China's foreign ministry has said Australia's decision to cancel two major Belt and Road Initiative (BRI) deals in the state of Victoria would cause "serious harm" to bilateral relations, global media reports revealed on Thursday.
The Australian government has said it cancelled the agreements over allegations the project was not aligned with the Canberra's national interests.
"We will always act in Australia's national interest to protect Australia, but to also ensure we can advance our national interest in a free and open Indo Pacific and a world that seeks a balance in favour of freedom," Australian prime minster Scott Morrison said in a statement on Thursday.
Australian states will have to consult the foreign ministers prior to inking deals with other countries and that the policy was "not aimed at any one country", Payne told local radio as quoted by Reuters.
"We also have to acknowledge that China's outlook, the nature of China's external engagement, both in our region and globally, has changed in recent years, and an enduring partnership requires us to adapt to those new realities," Payne added.
China is currently the largest trading partner to Australia and New Zealand, reports show.

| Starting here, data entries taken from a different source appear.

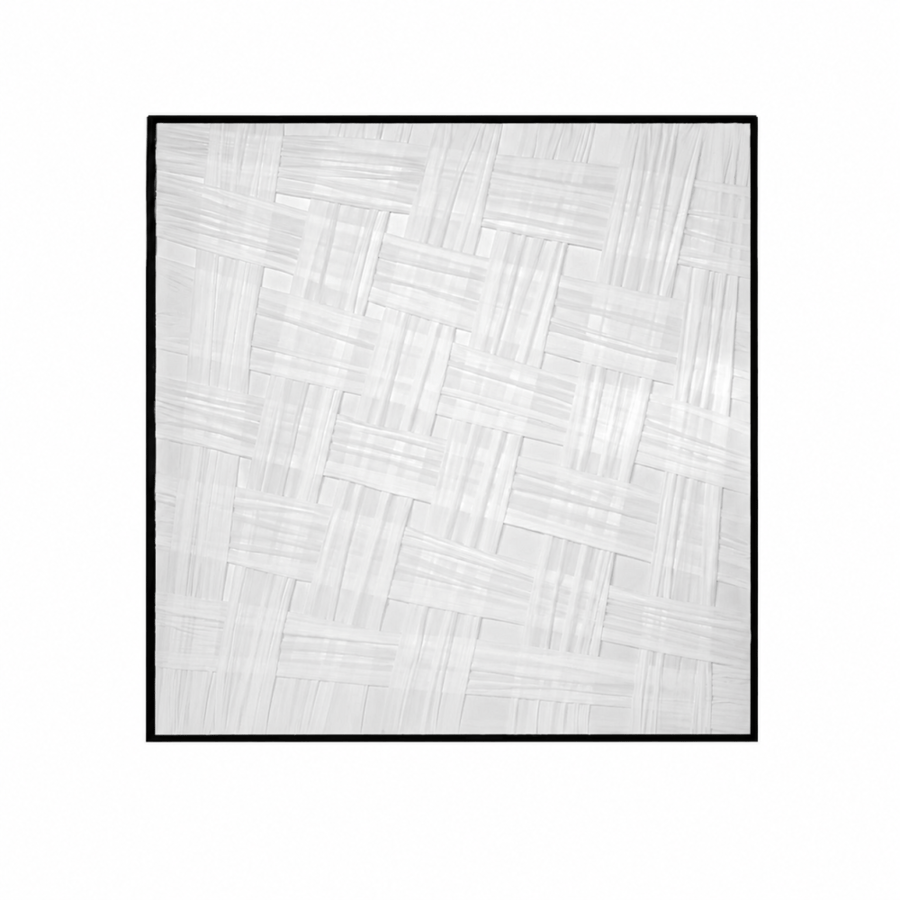 لوحات جدارية اطار اسود 80*80 SHW-432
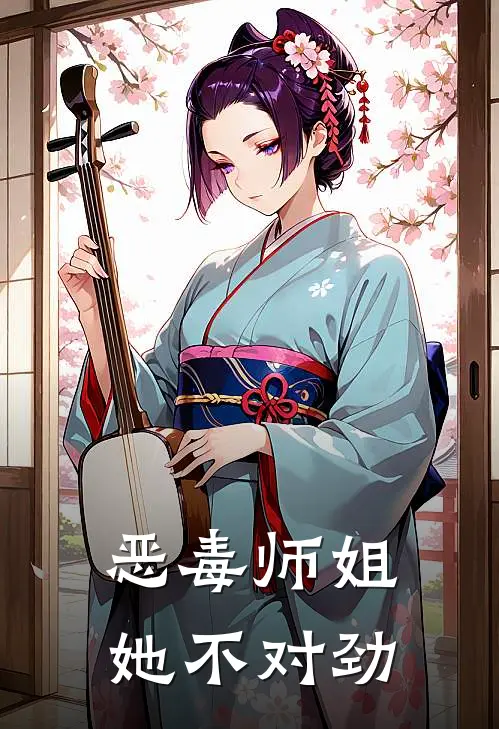 恶毒师姐她不对劲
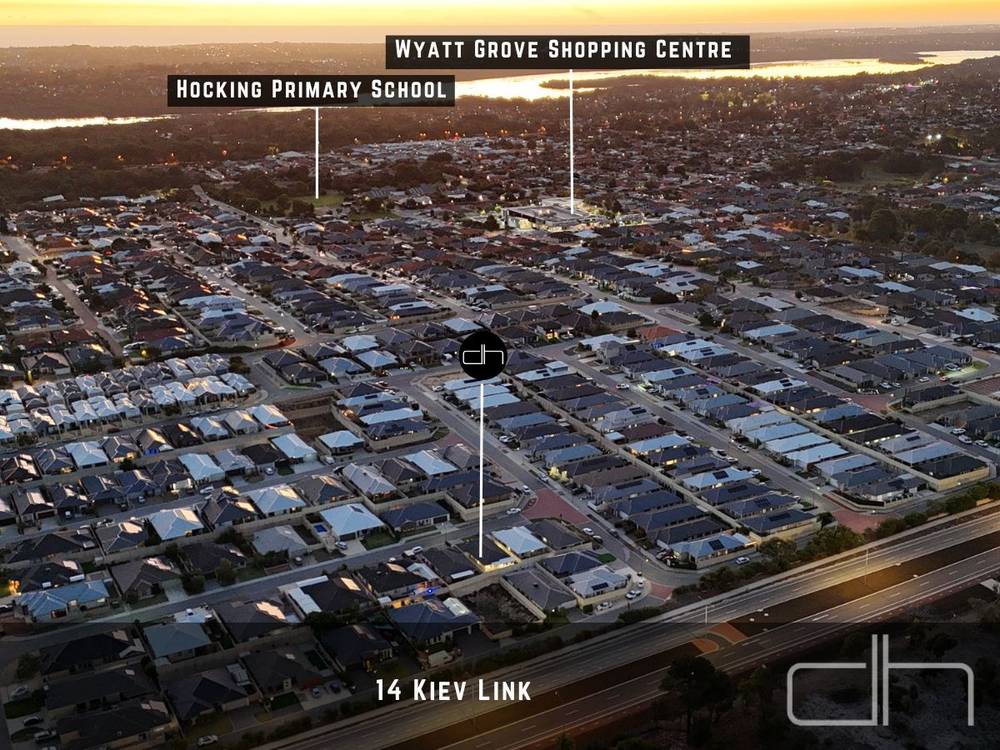 14 Kiev Link, Hocking, WA 6065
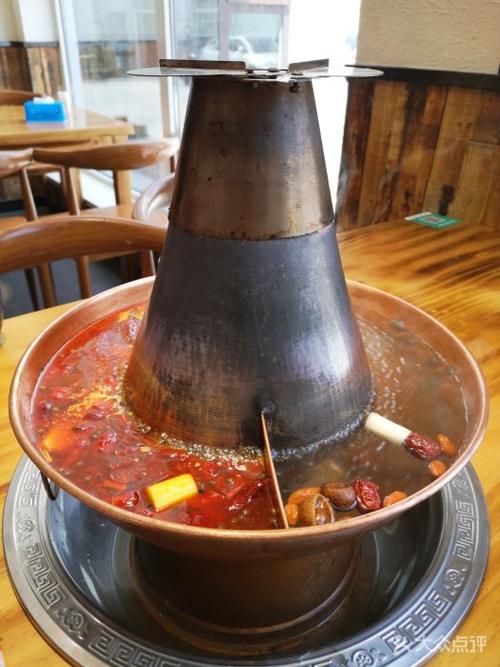 大院铜锅鸳鸯锅底图片 - 第158张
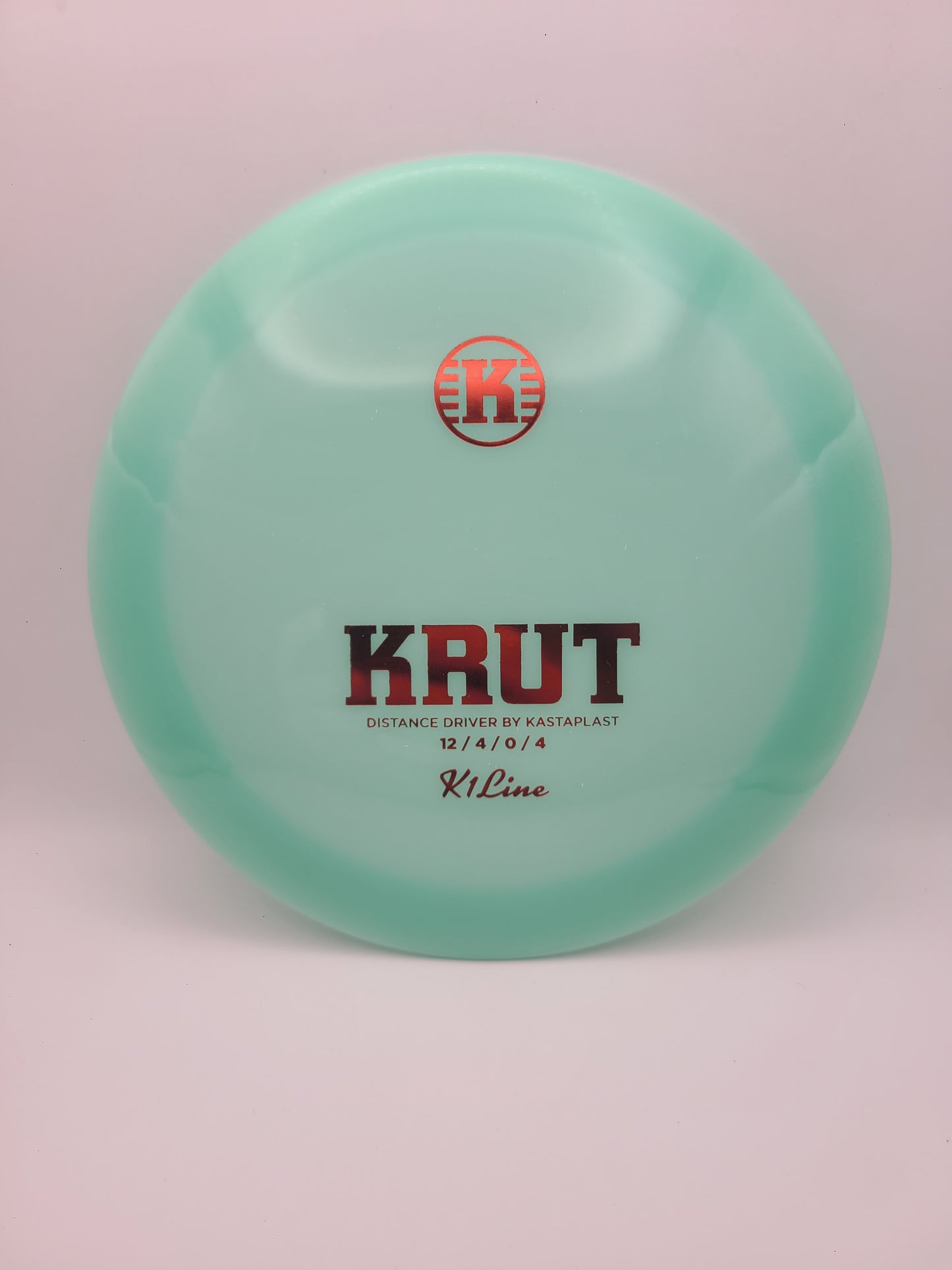 Kastaplast K1 Krut - First Run 12/4/0/4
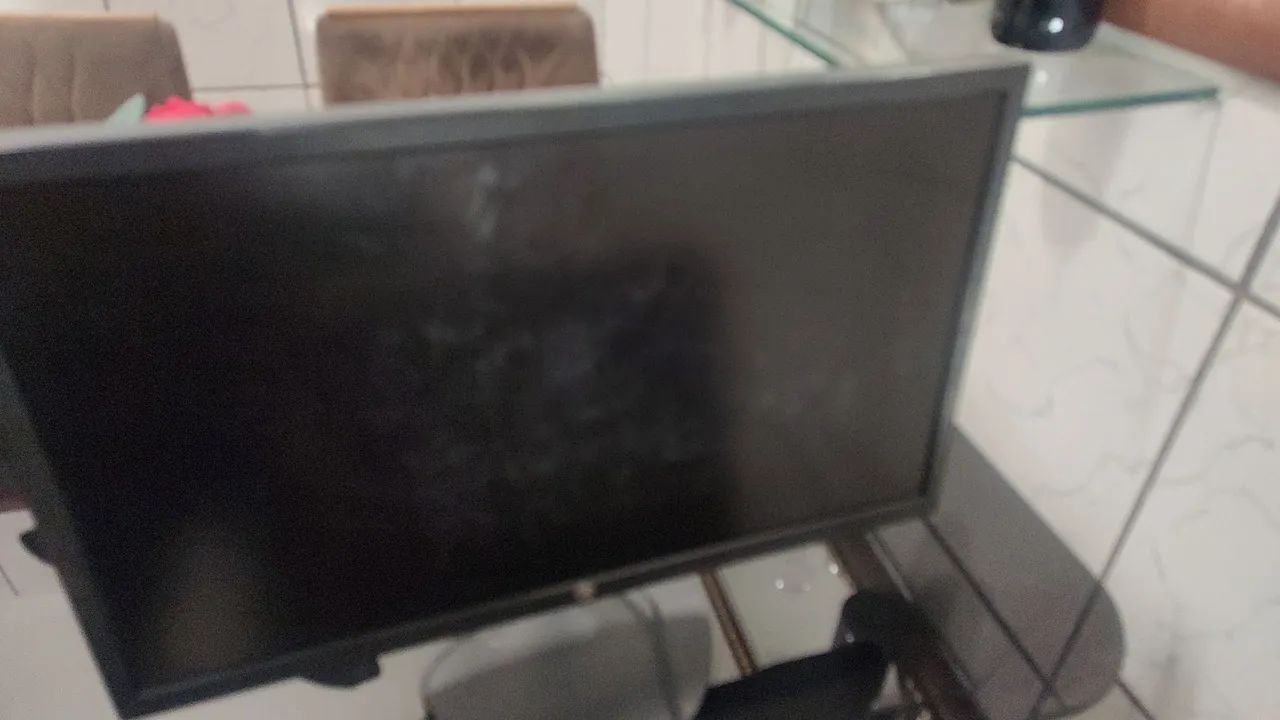 Monitor Brazil PC 21.5" LED 75Hz Full HD - Foto 4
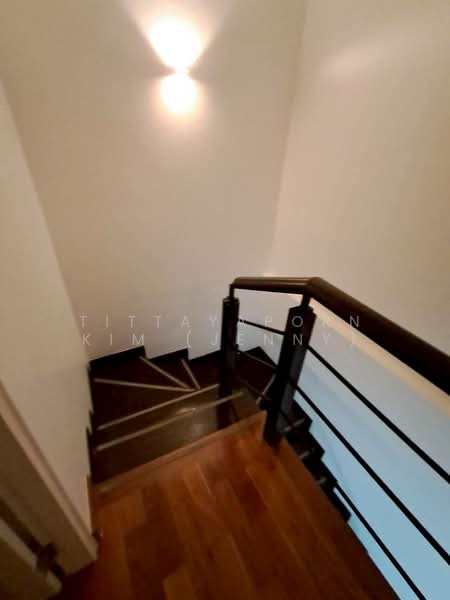 For Rent - หมู่บ้านจัดสรร หมู่บ้านร็อคการ์เด้น (เหม่งจ๋าย), Bangkok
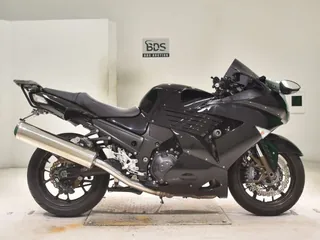 Kawasaki ZZR1400 из Японии, фото 1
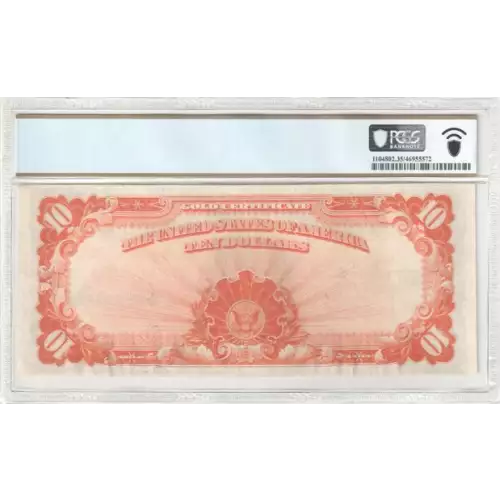 $10 1922 Gold Gold Certificates 1173 (3)
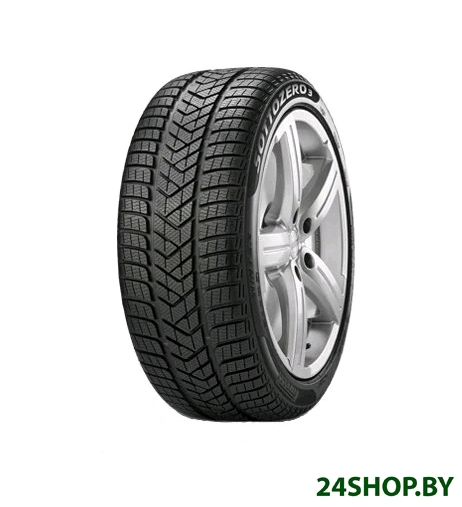 Автомобильные шины Pirelli Winter Sottozero 3 245/50R18 100H (run-flat) Автомобильные шины Pirelli Winter Sottozero 3 245/50R18 100H (run-flat)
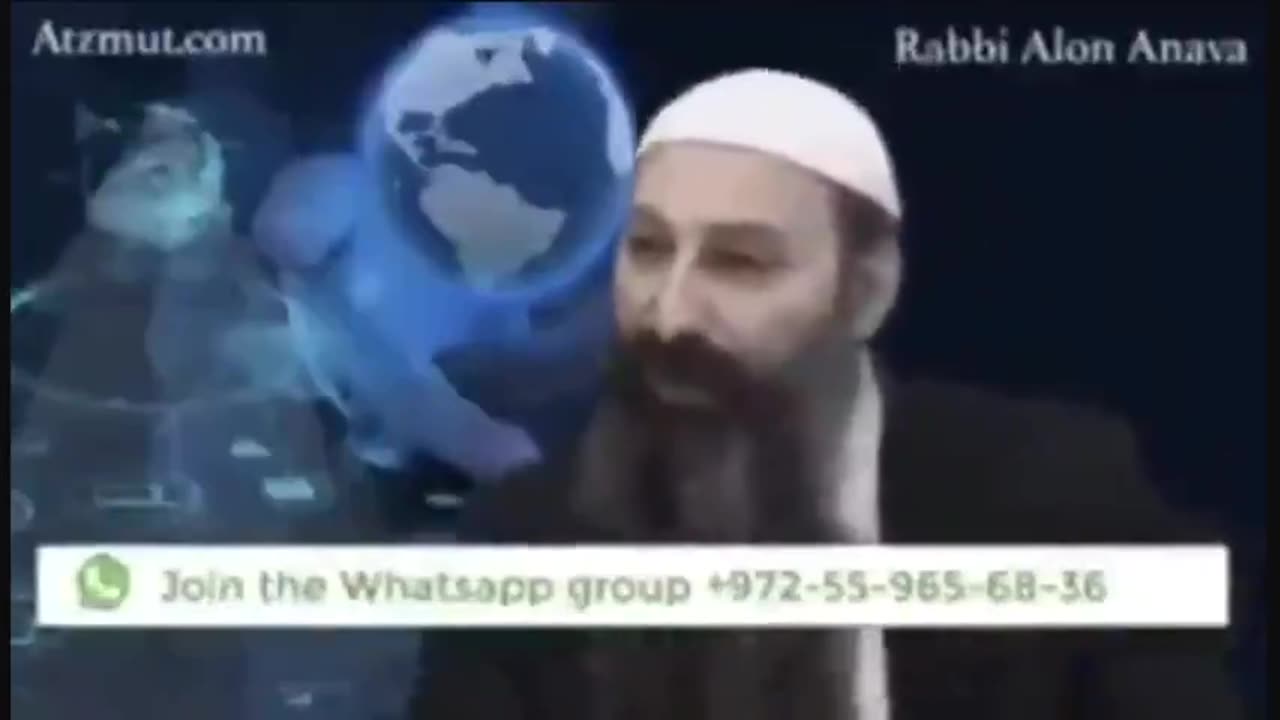 A VIEW ON WHO IS CONTROLLING US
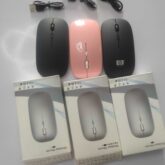 Wireless rechargeable Bluetooth mouse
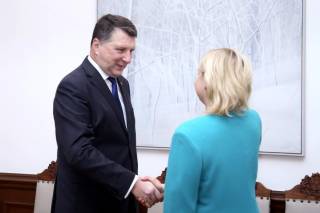 Формирование правительства: пятеро в лодке, считая KPV LV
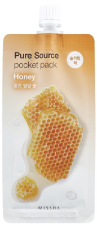 Missha - Pure Source Pocket Pack (Honey) Missha - Pure Source Pocket Pack (Honey)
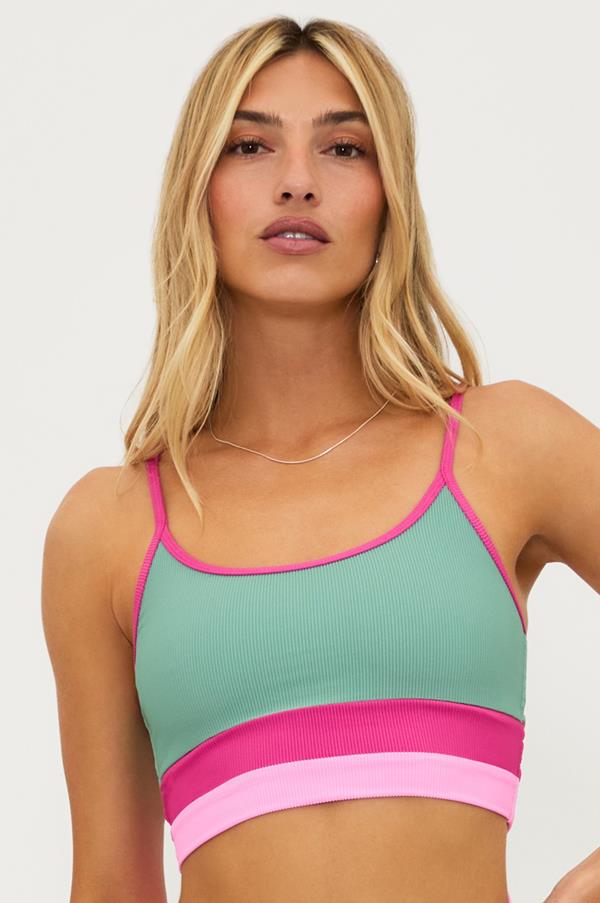 Sage Bloom Eva Top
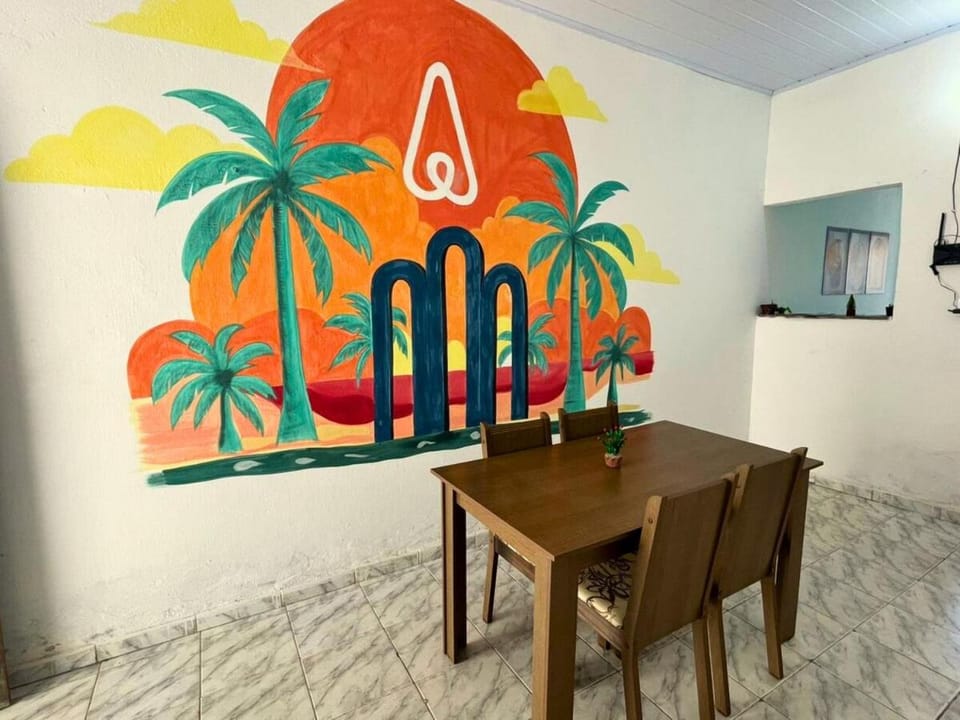 Decorative detail, Dining area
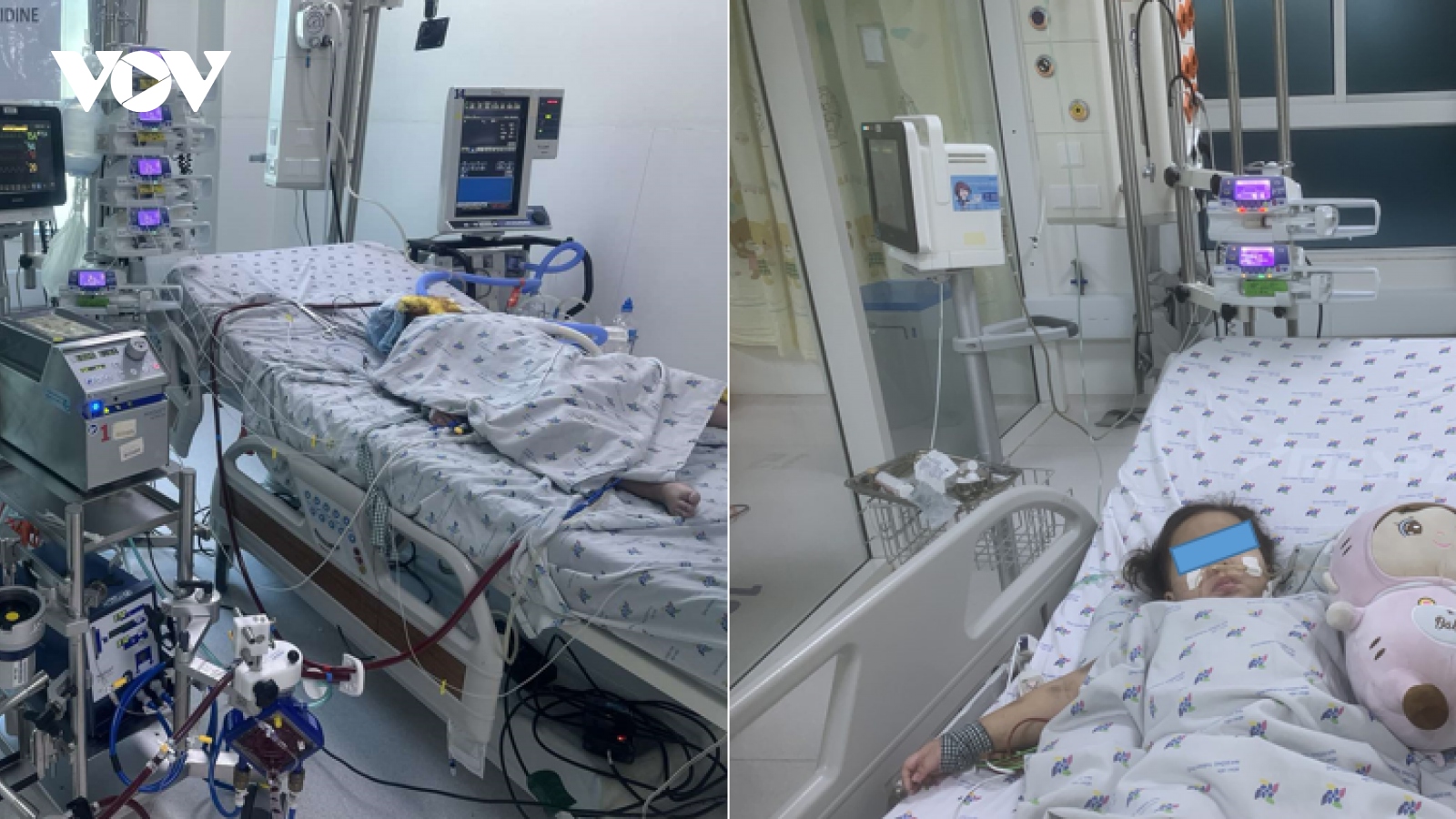 Cứu sống bé gái ở TP.HCM mắc H1N1 nguy kịch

Further spats between Australia and China come amid Western accusations Beijing had committed genocide against Uyghur Muslims in the Xinjiang Uyghur Autonomous Region (XUAR).
The accusations had surfaced in a UN report in 2018, leading Canadian, US and Australian MPs, among others, to seek to relocate the 2022 Winter Olympics in Beijing to a new location, sparking sharp criticisms from the Chinese government.